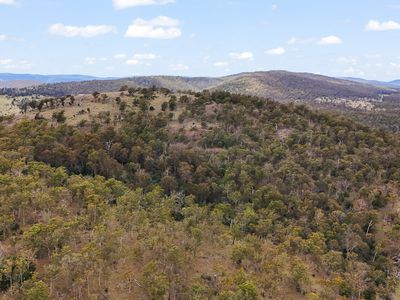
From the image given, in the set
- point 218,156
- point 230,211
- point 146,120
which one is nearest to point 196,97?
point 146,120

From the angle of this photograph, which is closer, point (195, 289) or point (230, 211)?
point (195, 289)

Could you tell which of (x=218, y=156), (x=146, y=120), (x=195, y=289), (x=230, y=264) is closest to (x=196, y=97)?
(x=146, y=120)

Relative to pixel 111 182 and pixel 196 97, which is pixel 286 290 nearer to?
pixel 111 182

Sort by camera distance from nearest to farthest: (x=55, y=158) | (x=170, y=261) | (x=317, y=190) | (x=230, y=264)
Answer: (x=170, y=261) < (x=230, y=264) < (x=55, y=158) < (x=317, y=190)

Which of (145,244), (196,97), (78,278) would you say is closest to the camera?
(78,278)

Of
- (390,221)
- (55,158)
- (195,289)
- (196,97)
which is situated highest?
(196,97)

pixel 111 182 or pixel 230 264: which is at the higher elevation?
+ + + + +
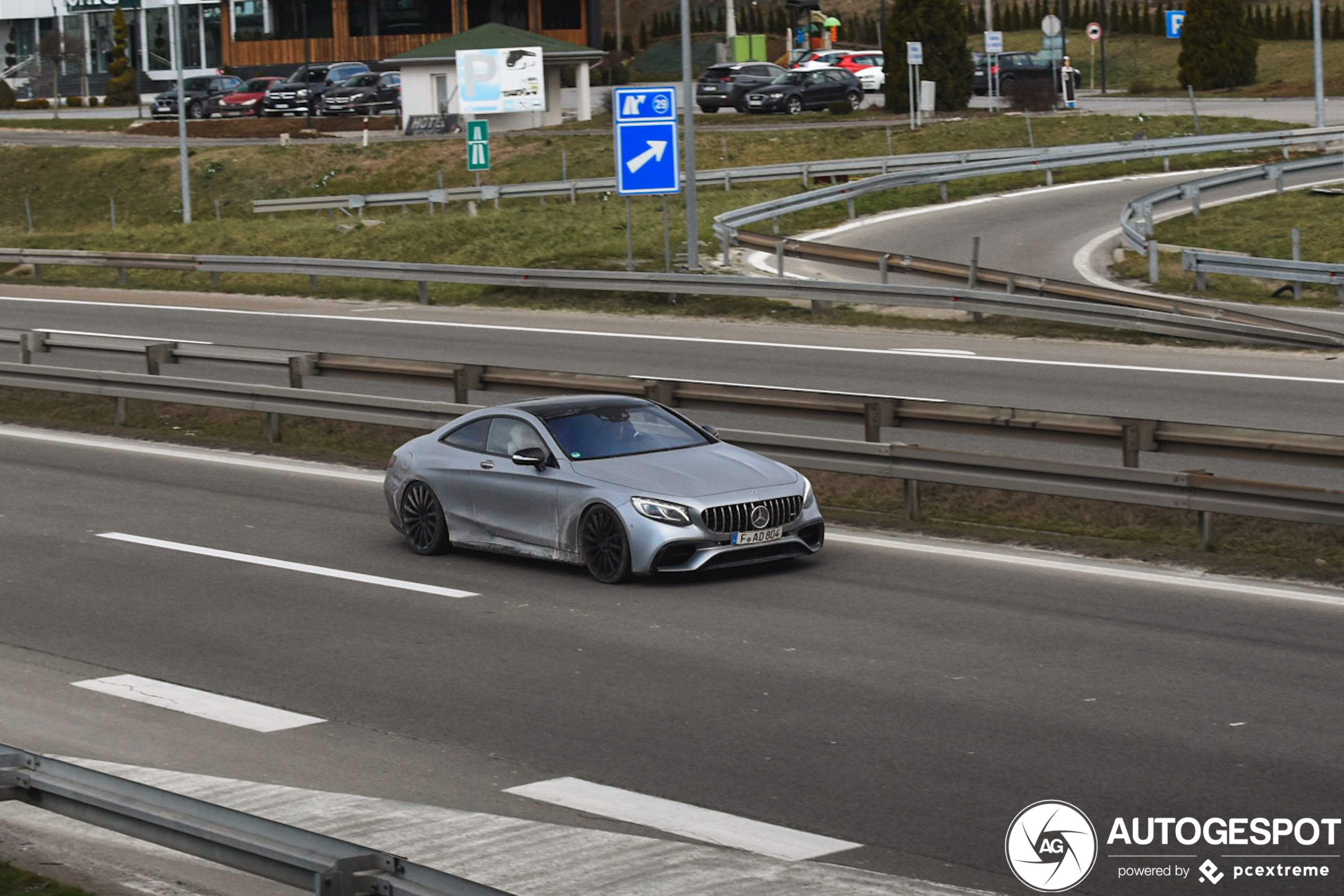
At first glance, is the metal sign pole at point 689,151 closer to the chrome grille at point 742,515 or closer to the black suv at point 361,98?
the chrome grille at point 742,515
+ + + + +
• [TASK REQUIREMENTS]
Pull out every line of the records above that contains the string "point". Letter case counts.

• [EXERCISE OUTPUT]
- point 218,156
- point 230,211
- point 146,120
which one is nearest to point 196,97?
point 146,120
From the angle of this photograph, which is closer, point (195, 289) or point (230, 211)?
point (195, 289)
At first glance, is the metal sign pole at point 689,151 closer to the chrome grille at point 742,515 or closer to the black suv at point 361,98?
the chrome grille at point 742,515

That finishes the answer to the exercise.